▸ LISTE DES TÂCHES:
[A] Citez le passage du texte fourni allant de "Nous commençons l'année" jusqu'à "et plus efficaces.".
[B] D'après le texte fourni, quelle démarche la TCC ne prescrit-elle pas aux thérapeutes, à la différence de l'analyse freudienne ?

▸ TEXTE FOURNI:

────────────────────

Nous commençons l'année nouvelle en accueillant sur ce blog mon amie psychiatre et thérapeute comportementale et cognitive (TCC) Frédérique Giacomoni. Elle contribue un texte intéressant sur les liens entre pleine conscience, acceptation, accueil de la souffrance et l'intérêt pour les thérapeutes TCC d'engager une démarche thérapeutique pour eux-mêmes.
Se démarquant de l'analyse freudienne, la TCC ne prescrit pas de thérapie personnelle des thérapeutes. Frédérique pense qu'une telle démarche peut nous rendre, nous thérapeutes, plus humains, plus empathiques, plus connectés et plus efficaces.
BenjaminEdel Maex a écrit dans
Mindfulness : apprivoiser le stress par la pleine conscience que le seul chemin vers l'assurance et la confiance en soi est d'être présent avec une attention bienveillante et ouverte, sans rien chercher : cela familiarise à ce qui se passe en soi-même. Et d'autre part que l'on ne trouve la confiance en l'autre et en soi que dans la mesure où l'on a été contacté avec confiance et apprivoisé.
Je pense en effet que la confiance en soi ne peut se trouver que lorsque l'on adopte une véritable attitude de bienveillance et de douceur, sans aucun jugement vis-à-vis de ce qui se passe en nous. Il ne s'agit certainement pas d'une attitude naturelle mais de quelque chose qui s'acquiert avec la maturité émotionnelle. Certains êtres sont sans doute plus doués que d'autres pour y parvenir.

────────────────────

▸ DONNÉES FOURNIES:

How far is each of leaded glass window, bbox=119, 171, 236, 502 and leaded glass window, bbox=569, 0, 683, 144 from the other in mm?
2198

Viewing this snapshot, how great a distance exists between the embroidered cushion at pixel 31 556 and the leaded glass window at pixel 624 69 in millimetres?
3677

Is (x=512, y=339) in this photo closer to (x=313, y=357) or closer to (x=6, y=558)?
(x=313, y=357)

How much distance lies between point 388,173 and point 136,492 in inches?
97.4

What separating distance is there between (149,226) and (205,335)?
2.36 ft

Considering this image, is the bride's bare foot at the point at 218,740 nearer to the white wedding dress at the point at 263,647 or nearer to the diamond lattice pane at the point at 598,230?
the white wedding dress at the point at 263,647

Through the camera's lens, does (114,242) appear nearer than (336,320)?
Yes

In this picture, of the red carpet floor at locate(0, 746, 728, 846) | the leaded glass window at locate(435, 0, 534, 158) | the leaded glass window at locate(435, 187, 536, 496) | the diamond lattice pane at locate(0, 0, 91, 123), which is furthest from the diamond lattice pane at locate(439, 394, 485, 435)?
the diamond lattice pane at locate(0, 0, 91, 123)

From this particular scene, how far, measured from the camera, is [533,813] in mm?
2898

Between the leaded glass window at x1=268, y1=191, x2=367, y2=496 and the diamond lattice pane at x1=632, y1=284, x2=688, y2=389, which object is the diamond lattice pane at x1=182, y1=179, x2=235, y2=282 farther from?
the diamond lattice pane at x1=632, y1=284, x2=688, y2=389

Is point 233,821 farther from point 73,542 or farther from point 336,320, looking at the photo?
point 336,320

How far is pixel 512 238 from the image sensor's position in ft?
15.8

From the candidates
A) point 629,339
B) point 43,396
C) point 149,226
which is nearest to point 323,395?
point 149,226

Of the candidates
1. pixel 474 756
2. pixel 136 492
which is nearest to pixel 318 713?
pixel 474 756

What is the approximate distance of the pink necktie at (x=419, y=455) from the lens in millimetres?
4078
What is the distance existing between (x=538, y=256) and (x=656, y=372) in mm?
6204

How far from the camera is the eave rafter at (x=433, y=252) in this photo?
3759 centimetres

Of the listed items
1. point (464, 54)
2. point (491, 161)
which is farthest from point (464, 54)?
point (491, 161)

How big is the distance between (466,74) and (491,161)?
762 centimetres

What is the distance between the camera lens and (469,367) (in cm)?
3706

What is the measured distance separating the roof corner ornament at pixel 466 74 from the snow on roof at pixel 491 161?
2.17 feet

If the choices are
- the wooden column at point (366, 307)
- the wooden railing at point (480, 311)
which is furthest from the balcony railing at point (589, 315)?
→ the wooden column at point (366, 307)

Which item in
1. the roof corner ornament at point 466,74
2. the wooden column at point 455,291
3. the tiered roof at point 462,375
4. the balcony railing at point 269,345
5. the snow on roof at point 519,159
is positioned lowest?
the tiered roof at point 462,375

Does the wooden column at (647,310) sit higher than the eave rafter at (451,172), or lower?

────────────────────

▸ VOS RÉPONSES ÉCRITES:
[A]
Nous commençons l'année nouvelle en accueillant sur ce blog mon amie psychiatre et thérapeute comportementale et cognitive (TCC) Frédérique Giacomoni. Elle contribue un texte intéressant sur les liens entre pleine conscience, acceptation, accueil de la souffrance et l'intérêt pour les thérapeutes TCC d'engager une démarche thérapeutique pour eux-mêmes.
Se démarquant de l'analyse freudienne, la TCC ne prescrit pas de thérapie personnelle des thérapeutes. Frédérique pense qu'une telle démarche peut nous rendre, nous thérapeutes, plus humains, plus empathiques, plus connectés et plus efficaces.

[B] Une thérapie personnelle.